Dos 81,5 mil corredores cadastrados pela entidade, que participam frequentemente, 3,5 mil são das sete cidades do Grande ABC. Dos 6,5 mil associados, que contribuem com R$ 50,00 anuais para ter acesso a informações especializadas via internet, usufruir de descontos em estabelecimentos comerciais e obter abatimento nas inscrições, 400 estão no Grande ABC.
A maior parte dos eventos da Corpore é realizada na Capital paulista, mas o Grande ABC também assistiu à multiplicação de corridas nos últimos tempos. Além de eventos tradicionais como a Corrida de Reis de São Caetano e as 10 Milhas do Rotary de Ribeirão Pires, surgiram a Meia Maratona de São Bernardo, lançada em 2003, a Meia Maratona Shopping ABC, em 2002, e a Corrida do Clube Atlético Aramaçan, cuja primeira edição foi realizada em agosto em comemoração aos 73 anos de um dos maiores e mais tradicionais clubes socioesportivos da região.
O crescimento da quantidade de provas de rua é apenas um dos parâmetros para analisar o fenômeno da corrida porque é simplesmente incalculável o contingente que sua a camisa em parques, praças, ruas, academias e não participa dos eventos. Basta passar no Parque Celso Daniel, em Santo André, ou no Parque Cidade São Bernardo, na Avenida Kennedy, para sentir a evolução não captada por estatísticas.
Apoio técnico
Além de promover benefícios fisiológicos e psicossociais, a corrida cresce porque é uma modalidade relativamente acessível e flexível. Diferentemente de esportes como tênis e natação, não requer espaços e equipamentos específicos, a não ser um bom par de tênis com sistema de amortecimento de impacto, que pode ser comprado em suaves prestações em qualquer loja do ramo. Contrariamente a modalidades como futebol e vôlei, que requerem harmonização da agenda de vários participantes, a corrida pode ser exercida individualmente durante brechas de tempo entre um compromisso e outro.

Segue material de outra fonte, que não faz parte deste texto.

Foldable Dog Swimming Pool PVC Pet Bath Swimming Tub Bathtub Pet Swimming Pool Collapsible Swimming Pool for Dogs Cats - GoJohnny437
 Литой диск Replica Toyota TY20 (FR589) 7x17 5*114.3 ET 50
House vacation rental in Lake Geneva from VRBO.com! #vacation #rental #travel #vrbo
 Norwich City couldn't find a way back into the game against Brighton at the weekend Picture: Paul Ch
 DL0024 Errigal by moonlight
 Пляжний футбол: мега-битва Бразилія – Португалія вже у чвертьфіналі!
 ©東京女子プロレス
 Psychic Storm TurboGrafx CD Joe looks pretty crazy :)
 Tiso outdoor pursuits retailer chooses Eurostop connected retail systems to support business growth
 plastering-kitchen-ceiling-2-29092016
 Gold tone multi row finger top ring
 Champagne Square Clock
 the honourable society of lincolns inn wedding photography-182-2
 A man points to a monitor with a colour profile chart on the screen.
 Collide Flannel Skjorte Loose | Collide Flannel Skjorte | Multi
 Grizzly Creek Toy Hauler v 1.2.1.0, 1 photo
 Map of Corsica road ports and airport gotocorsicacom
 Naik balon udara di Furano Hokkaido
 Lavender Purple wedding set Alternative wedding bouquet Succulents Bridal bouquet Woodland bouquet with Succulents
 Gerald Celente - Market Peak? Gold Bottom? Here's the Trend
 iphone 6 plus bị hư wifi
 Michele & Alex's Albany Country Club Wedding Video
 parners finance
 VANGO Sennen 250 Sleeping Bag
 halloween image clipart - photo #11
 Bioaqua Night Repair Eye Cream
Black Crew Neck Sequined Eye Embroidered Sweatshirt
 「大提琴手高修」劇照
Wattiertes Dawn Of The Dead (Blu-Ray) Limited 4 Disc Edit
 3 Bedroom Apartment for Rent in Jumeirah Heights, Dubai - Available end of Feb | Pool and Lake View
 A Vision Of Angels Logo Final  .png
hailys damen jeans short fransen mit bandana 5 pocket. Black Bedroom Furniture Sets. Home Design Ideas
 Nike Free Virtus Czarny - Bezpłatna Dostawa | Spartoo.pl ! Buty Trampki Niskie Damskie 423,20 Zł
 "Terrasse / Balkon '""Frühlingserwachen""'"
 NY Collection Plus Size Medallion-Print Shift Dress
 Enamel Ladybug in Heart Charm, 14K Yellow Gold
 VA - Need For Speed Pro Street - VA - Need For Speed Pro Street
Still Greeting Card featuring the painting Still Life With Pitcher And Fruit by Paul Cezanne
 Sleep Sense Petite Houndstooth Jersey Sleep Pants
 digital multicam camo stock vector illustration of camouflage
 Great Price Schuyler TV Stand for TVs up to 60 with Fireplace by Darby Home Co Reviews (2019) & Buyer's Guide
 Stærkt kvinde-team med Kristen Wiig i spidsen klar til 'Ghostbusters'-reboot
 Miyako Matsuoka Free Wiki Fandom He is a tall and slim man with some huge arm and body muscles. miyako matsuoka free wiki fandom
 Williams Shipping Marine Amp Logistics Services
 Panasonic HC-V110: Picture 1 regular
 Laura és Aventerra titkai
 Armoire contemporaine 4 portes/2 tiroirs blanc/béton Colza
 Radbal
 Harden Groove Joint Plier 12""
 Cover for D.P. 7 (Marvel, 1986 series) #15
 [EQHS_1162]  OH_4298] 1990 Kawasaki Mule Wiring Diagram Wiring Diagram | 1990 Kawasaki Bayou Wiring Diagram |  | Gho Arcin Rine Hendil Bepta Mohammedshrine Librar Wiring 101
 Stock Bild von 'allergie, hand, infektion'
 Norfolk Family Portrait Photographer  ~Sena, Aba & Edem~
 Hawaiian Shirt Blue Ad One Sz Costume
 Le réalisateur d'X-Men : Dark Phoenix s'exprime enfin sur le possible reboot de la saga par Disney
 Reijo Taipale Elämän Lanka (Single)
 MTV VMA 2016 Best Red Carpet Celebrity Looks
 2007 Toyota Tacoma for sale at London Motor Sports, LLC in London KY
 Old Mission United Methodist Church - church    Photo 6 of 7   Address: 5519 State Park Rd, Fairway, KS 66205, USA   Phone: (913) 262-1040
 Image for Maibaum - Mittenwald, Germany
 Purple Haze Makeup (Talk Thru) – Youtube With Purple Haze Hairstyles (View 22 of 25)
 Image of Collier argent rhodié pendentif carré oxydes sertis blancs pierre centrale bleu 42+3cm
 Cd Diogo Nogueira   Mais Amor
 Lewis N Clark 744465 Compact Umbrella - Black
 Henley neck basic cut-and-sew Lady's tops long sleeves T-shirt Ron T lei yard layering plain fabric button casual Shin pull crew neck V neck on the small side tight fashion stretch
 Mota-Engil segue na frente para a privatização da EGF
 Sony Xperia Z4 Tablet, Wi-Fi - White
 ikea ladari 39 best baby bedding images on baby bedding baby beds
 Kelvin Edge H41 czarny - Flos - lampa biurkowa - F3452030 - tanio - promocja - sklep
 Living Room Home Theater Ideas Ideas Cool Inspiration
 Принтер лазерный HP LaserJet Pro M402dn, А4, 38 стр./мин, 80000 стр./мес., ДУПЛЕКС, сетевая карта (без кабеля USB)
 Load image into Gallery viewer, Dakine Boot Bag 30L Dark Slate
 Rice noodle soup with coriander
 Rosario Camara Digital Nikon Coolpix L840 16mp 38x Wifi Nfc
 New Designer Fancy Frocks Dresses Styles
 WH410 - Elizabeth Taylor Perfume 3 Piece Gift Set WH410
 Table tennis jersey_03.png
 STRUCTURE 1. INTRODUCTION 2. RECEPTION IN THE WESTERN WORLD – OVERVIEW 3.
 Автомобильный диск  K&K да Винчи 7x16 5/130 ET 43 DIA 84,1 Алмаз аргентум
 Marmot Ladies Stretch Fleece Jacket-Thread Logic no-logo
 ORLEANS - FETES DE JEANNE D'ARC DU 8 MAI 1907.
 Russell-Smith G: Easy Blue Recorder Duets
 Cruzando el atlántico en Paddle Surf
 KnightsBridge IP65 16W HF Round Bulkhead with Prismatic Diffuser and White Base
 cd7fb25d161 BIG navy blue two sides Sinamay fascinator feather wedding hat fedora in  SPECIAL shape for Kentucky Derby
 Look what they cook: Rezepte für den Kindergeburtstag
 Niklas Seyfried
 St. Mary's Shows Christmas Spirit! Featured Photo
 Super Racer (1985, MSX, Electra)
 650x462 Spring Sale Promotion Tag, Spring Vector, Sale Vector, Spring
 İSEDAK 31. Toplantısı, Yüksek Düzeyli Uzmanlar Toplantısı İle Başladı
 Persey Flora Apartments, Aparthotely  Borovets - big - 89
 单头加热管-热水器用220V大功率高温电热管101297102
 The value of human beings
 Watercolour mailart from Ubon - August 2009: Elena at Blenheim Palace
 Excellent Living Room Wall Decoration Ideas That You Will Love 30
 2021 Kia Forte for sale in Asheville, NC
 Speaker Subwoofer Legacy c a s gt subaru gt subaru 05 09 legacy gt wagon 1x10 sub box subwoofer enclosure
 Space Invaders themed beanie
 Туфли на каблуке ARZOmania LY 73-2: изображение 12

É só lembrar de levar o par de tênis e o calção no carro.
A autonomia contribui para a popularização, mas quem deseja se aprimorar no esporte deve recorrer a profissionais habilitados. Um dos maiores especialistas no Grande ABC é o personal trainer Agnaldo Sampaio, que dá aulas exclusivas e atende grupos de alunos na Academia Tem Esportes, de São Bernardo. Agnaldo se diferencia por priorizar o aperfeiçoamento do que chama de gestos técnicos da corrida. O método Run Tech (corrida técnica) sintetiza a experiência prática de maratonista e o repertório teórico como professor de educação física e expert no assunto. “Quanto mais próxima da perfeição for a biomecânica do movimento, mais eficiente é a conversão de energia em velocidade” — considera.
Homem e veículo
A melhor maneira de entender a importância da biomecânica para o desempenho de um corredor é traçar analogia com o automóvel. Imagine um carro com motor potente, porém com os pneus murchos, o freio de mão um pouco puxado e o sistema de suspensão irregular. Assim é um atleta bem condicionado, mas que se acostumou a correr com postura desfavorável.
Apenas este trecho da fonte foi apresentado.